The ceremony concluded with a reception where champagne was served and a toast honoured the bicentenary and wished for another 200 years of constructive relations.
Poppy Day remembrance
By Michael Soltys
The annual Remembrance Day service in honour of war dead was held at St John the Baptist Anglican Cathedral last Sunday with Presbyterian elder Douglas Robertson reminding the congregation that this year marks both the 80th anniversary of the end of World War II and the bicentenary of formal relations between Argentina and Britain.
The Argentine national anthem and opening words from Anglican Bishop Brian Williams were followed by hymns and Bible lessons interspersing each other ahead of the sermon and the British Royal Legion’s ceremony of remembrance.

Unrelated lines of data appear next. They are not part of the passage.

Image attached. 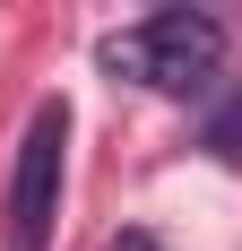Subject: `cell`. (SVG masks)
Returning <instances> with one entry per match:
<instances>
[{"label":"cell","instance_id":"obj_1","mask_svg":"<svg viewBox=\"0 0 242 251\" xmlns=\"http://www.w3.org/2000/svg\"><path fill=\"white\" fill-rule=\"evenodd\" d=\"M96 70L104 78H130L147 96H208L225 78V26L208 9H156V18L121 26L96 44Z\"/></svg>","mask_w":242,"mask_h":251},{"label":"cell","instance_id":"obj_2","mask_svg":"<svg viewBox=\"0 0 242 251\" xmlns=\"http://www.w3.org/2000/svg\"><path fill=\"white\" fill-rule=\"evenodd\" d=\"M61 182H70V104H35V122L18 139V174H9V251H52V217H61Z\"/></svg>","mask_w":242,"mask_h":251},{"label":"cell","instance_id":"obj_3","mask_svg":"<svg viewBox=\"0 0 242 251\" xmlns=\"http://www.w3.org/2000/svg\"><path fill=\"white\" fill-rule=\"evenodd\" d=\"M104 251H165V243H156V234H139V226H130V234H113V243H104Z\"/></svg>","mask_w":242,"mask_h":251}]
</instances>
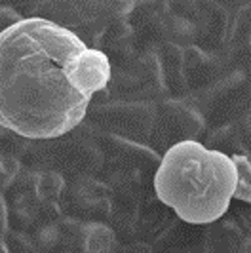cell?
Returning <instances> with one entry per match:
<instances>
[{
	"mask_svg": "<svg viewBox=\"0 0 251 253\" xmlns=\"http://www.w3.org/2000/svg\"><path fill=\"white\" fill-rule=\"evenodd\" d=\"M113 65L46 19L25 17L0 35V124L31 141L55 139L84 120Z\"/></svg>",
	"mask_w": 251,
	"mask_h": 253,
	"instance_id": "obj_1",
	"label": "cell"
},
{
	"mask_svg": "<svg viewBox=\"0 0 251 253\" xmlns=\"http://www.w3.org/2000/svg\"><path fill=\"white\" fill-rule=\"evenodd\" d=\"M236 190V166L232 156L185 141L162 154L154 175V194L179 221L209 225L226 213Z\"/></svg>",
	"mask_w": 251,
	"mask_h": 253,
	"instance_id": "obj_2",
	"label": "cell"
},
{
	"mask_svg": "<svg viewBox=\"0 0 251 253\" xmlns=\"http://www.w3.org/2000/svg\"><path fill=\"white\" fill-rule=\"evenodd\" d=\"M23 166L38 171H55L67 179L97 177L105 168V156L82 122L73 131L55 139L31 141Z\"/></svg>",
	"mask_w": 251,
	"mask_h": 253,
	"instance_id": "obj_3",
	"label": "cell"
},
{
	"mask_svg": "<svg viewBox=\"0 0 251 253\" xmlns=\"http://www.w3.org/2000/svg\"><path fill=\"white\" fill-rule=\"evenodd\" d=\"M29 19L38 17L71 31L89 50H99L105 31L124 21L133 12V2H88V0H44L29 2Z\"/></svg>",
	"mask_w": 251,
	"mask_h": 253,
	"instance_id": "obj_4",
	"label": "cell"
},
{
	"mask_svg": "<svg viewBox=\"0 0 251 253\" xmlns=\"http://www.w3.org/2000/svg\"><path fill=\"white\" fill-rule=\"evenodd\" d=\"M84 122L105 133L147 145L151 143L152 131L156 126V105L149 101L120 99L91 103Z\"/></svg>",
	"mask_w": 251,
	"mask_h": 253,
	"instance_id": "obj_5",
	"label": "cell"
},
{
	"mask_svg": "<svg viewBox=\"0 0 251 253\" xmlns=\"http://www.w3.org/2000/svg\"><path fill=\"white\" fill-rule=\"evenodd\" d=\"M59 204L65 215L84 223L109 225L113 215V194L99 177L69 179Z\"/></svg>",
	"mask_w": 251,
	"mask_h": 253,
	"instance_id": "obj_6",
	"label": "cell"
},
{
	"mask_svg": "<svg viewBox=\"0 0 251 253\" xmlns=\"http://www.w3.org/2000/svg\"><path fill=\"white\" fill-rule=\"evenodd\" d=\"M88 124V122H86ZM89 133L93 141L99 145L101 152L105 156V168L103 169H111V171H143L147 175H156L160 162H162V154L154 151L149 145L135 143V141L124 139L118 135L105 133L97 127L88 124Z\"/></svg>",
	"mask_w": 251,
	"mask_h": 253,
	"instance_id": "obj_7",
	"label": "cell"
},
{
	"mask_svg": "<svg viewBox=\"0 0 251 253\" xmlns=\"http://www.w3.org/2000/svg\"><path fill=\"white\" fill-rule=\"evenodd\" d=\"M204 129L202 114L181 99H166L156 107V126L152 131V149L162 147L164 154L185 141H198Z\"/></svg>",
	"mask_w": 251,
	"mask_h": 253,
	"instance_id": "obj_8",
	"label": "cell"
},
{
	"mask_svg": "<svg viewBox=\"0 0 251 253\" xmlns=\"http://www.w3.org/2000/svg\"><path fill=\"white\" fill-rule=\"evenodd\" d=\"M133 50H135V33L127 19L113 23L101 38L99 51L107 55L113 69L131 63L135 59Z\"/></svg>",
	"mask_w": 251,
	"mask_h": 253,
	"instance_id": "obj_9",
	"label": "cell"
},
{
	"mask_svg": "<svg viewBox=\"0 0 251 253\" xmlns=\"http://www.w3.org/2000/svg\"><path fill=\"white\" fill-rule=\"evenodd\" d=\"M120 246L114 230L105 223H84L82 253H116Z\"/></svg>",
	"mask_w": 251,
	"mask_h": 253,
	"instance_id": "obj_10",
	"label": "cell"
},
{
	"mask_svg": "<svg viewBox=\"0 0 251 253\" xmlns=\"http://www.w3.org/2000/svg\"><path fill=\"white\" fill-rule=\"evenodd\" d=\"M27 234L33 238L40 253H53L59 244V238H61L57 221H37V225Z\"/></svg>",
	"mask_w": 251,
	"mask_h": 253,
	"instance_id": "obj_11",
	"label": "cell"
},
{
	"mask_svg": "<svg viewBox=\"0 0 251 253\" xmlns=\"http://www.w3.org/2000/svg\"><path fill=\"white\" fill-rule=\"evenodd\" d=\"M67 189V179L55 171H38V198L40 202H61Z\"/></svg>",
	"mask_w": 251,
	"mask_h": 253,
	"instance_id": "obj_12",
	"label": "cell"
},
{
	"mask_svg": "<svg viewBox=\"0 0 251 253\" xmlns=\"http://www.w3.org/2000/svg\"><path fill=\"white\" fill-rule=\"evenodd\" d=\"M236 166V190L234 198L240 202L251 204V160L242 154H232Z\"/></svg>",
	"mask_w": 251,
	"mask_h": 253,
	"instance_id": "obj_13",
	"label": "cell"
},
{
	"mask_svg": "<svg viewBox=\"0 0 251 253\" xmlns=\"http://www.w3.org/2000/svg\"><path fill=\"white\" fill-rule=\"evenodd\" d=\"M4 244L10 253H40L35 246L33 238L27 232H17V230H10L4 238Z\"/></svg>",
	"mask_w": 251,
	"mask_h": 253,
	"instance_id": "obj_14",
	"label": "cell"
},
{
	"mask_svg": "<svg viewBox=\"0 0 251 253\" xmlns=\"http://www.w3.org/2000/svg\"><path fill=\"white\" fill-rule=\"evenodd\" d=\"M21 162L10 158L6 154L0 152V192H6V190L12 187V183L15 181L19 169H21Z\"/></svg>",
	"mask_w": 251,
	"mask_h": 253,
	"instance_id": "obj_15",
	"label": "cell"
},
{
	"mask_svg": "<svg viewBox=\"0 0 251 253\" xmlns=\"http://www.w3.org/2000/svg\"><path fill=\"white\" fill-rule=\"evenodd\" d=\"M25 17L17 12L12 6L2 4L0 6V35H4L6 31H10L12 27H15L17 23H21Z\"/></svg>",
	"mask_w": 251,
	"mask_h": 253,
	"instance_id": "obj_16",
	"label": "cell"
},
{
	"mask_svg": "<svg viewBox=\"0 0 251 253\" xmlns=\"http://www.w3.org/2000/svg\"><path fill=\"white\" fill-rule=\"evenodd\" d=\"M116 253H154V248H152L151 244H147V242H126L122 244L120 242V246H118V250Z\"/></svg>",
	"mask_w": 251,
	"mask_h": 253,
	"instance_id": "obj_17",
	"label": "cell"
},
{
	"mask_svg": "<svg viewBox=\"0 0 251 253\" xmlns=\"http://www.w3.org/2000/svg\"><path fill=\"white\" fill-rule=\"evenodd\" d=\"M10 232V213H8V200L4 192H0V242Z\"/></svg>",
	"mask_w": 251,
	"mask_h": 253,
	"instance_id": "obj_18",
	"label": "cell"
},
{
	"mask_svg": "<svg viewBox=\"0 0 251 253\" xmlns=\"http://www.w3.org/2000/svg\"><path fill=\"white\" fill-rule=\"evenodd\" d=\"M242 253H251V240H248L242 248Z\"/></svg>",
	"mask_w": 251,
	"mask_h": 253,
	"instance_id": "obj_19",
	"label": "cell"
},
{
	"mask_svg": "<svg viewBox=\"0 0 251 253\" xmlns=\"http://www.w3.org/2000/svg\"><path fill=\"white\" fill-rule=\"evenodd\" d=\"M0 253H10L8 252V248H6V244H4V240L0 242Z\"/></svg>",
	"mask_w": 251,
	"mask_h": 253,
	"instance_id": "obj_20",
	"label": "cell"
},
{
	"mask_svg": "<svg viewBox=\"0 0 251 253\" xmlns=\"http://www.w3.org/2000/svg\"><path fill=\"white\" fill-rule=\"evenodd\" d=\"M4 133H6V127H4V126H2V124H0V137H2Z\"/></svg>",
	"mask_w": 251,
	"mask_h": 253,
	"instance_id": "obj_21",
	"label": "cell"
}]
</instances>
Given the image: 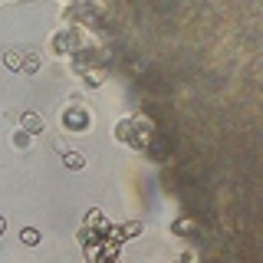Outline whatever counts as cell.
Segmentation results:
<instances>
[{
  "mask_svg": "<svg viewBox=\"0 0 263 263\" xmlns=\"http://www.w3.org/2000/svg\"><path fill=\"white\" fill-rule=\"evenodd\" d=\"M20 125H23V132L36 135V132H43V119H40L36 112H23V115H20Z\"/></svg>",
  "mask_w": 263,
  "mask_h": 263,
  "instance_id": "obj_1",
  "label": "cell"
},
{
  "mask_svg": "<svg viewBox=\"0 0 263 263\" xmlns=\"http://www.w3.org/2000/svg\"><path fill=\"white\" fill-rule=\"evenodd\" d=\"M63 164H66L69 171L86 168V155H82V152H66V155H63Z\"/></svg>",
  "mask_w": 263,
  "mask_h": 263,
  "instance_id": "obj_2",
  "label": "cell"
},
{
  "mask_svg": "<svg viewBox=\"0 0 263 263\" xmlns=\"http://www.w3.org/2000/svg\"><path fill=\"white\" fill-rule=\"evenodd\" d=\"M4 66H7V69H23V53H20V49H7V53H4Z\"/></svg>",
  "mask_w": 263,
  "mask_h": 263,
  "instance_id": "obj_3",
  "label": "cell"
},
{
  "mask_svg": "<svg viewBox=\"0 0 263 263\" xmlns=\"http://www.w3.org/2000/svg\"><path fill=\"white\" fill-rule=\"evenodd\" d=\"M20 240L27 243V247H36V243H40V230H36V227H23V230H20Z\"/></svg>",
  "mask_w": 263,
  "mask_h": 263,
  "instance_id": "obj_4",
  "label": "cell"
},
{
  "mask_svg": "<svg viewBox=\"0 0 263 263\" xmlns=\"http://www.w3.org/2000/svg\"><path fill=\"white\" fill-rule=\"evenodd\" d=\"M23 69L33 76V72L40 69V56H36V53H23Z\"/></svg>",
  "mask_w": 263,
  "mask_h": 263,
  "instance_id": "obj_5",
  "label": "cell"
},
{
  "mask_svg": "<svg viewBox=\"0 0 263 263\" xmlns=\"http://www.w3.org/2000/svg\"><path fill=\"white\" fill-rule=\"evenodd\" d=\"M128 128H132V122L125 119V122H119V132H115V135H119V142H128Z\"/></svg>",
  "mask_w": 263,
  "mask_h": 263,
  "instance_id": "obj_6",
  "label": "cell"
},
{
  "mask_svg": "<svg viewBox=\"0 0 263 263\" xmlns=\"http://www.w3.org/2000/svg\"><path fill=\"white\" fill-rule=\"evenodd\" d=\"M4 230H7V220H4V217H0V237H4Z\"/></svg>",
  "mask_w": 263,
  "mask_h": 263,
  "instance_id": "obj_7",
  "label": "cell"
}]
</instances>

The readings were by Bhavna Sharma (the chargé d’affaires running the British Embassy ahead of the recent arrival of David Cairns), RAF Group Captain Sally Cawdery (the defence attaché at the British Embassy) and St. George’s College headmaster Roberto Prata. Congregation and choir sang ‘Abide with me,’ ‘O valiant hearts’ and ‘This is my song,’ to which the Vox Celeste choir, impeccably led by Ian Gall as always, added some Bach – the ‘Chorale’ and ‘Jesu, Joy of Man’s Desiring’ with Marnix Doorn on the organ.
Beyond the anniversaries, Robertson’s sermon compared those who gave their lives in wars to Christ’s sacrifice on the cross and deplored that there was increasingly less understanding among the young but he also called for giving peace a chance and spiritual renewal as well as remembrance. He further recalled the horror in the words of a British veteran of the 1982 war about looking into the eyes of somebody against whom he had nothing before killing him.
The Legion ceremony then followed with the exhortation (‘The Legion of the Living salutes the Legion of the Dead’) read by Major Lawrence Ward RE and the Kohima Epitaph (‘For your tomorrow we gave our today’) read by Les Space of the American Legion before the wreaths were placed, preceded by bugling ‘The Last Post’ and followed by ‘The flowers of the forest.’
The Lord’s Prayer, ‘God save the King,’ ‘Amazing Grace’ (played by piper Alan Oliver) and William Blake’s ‘Jerusalem’ sung by Vox Celeste concluded a moving ceremony.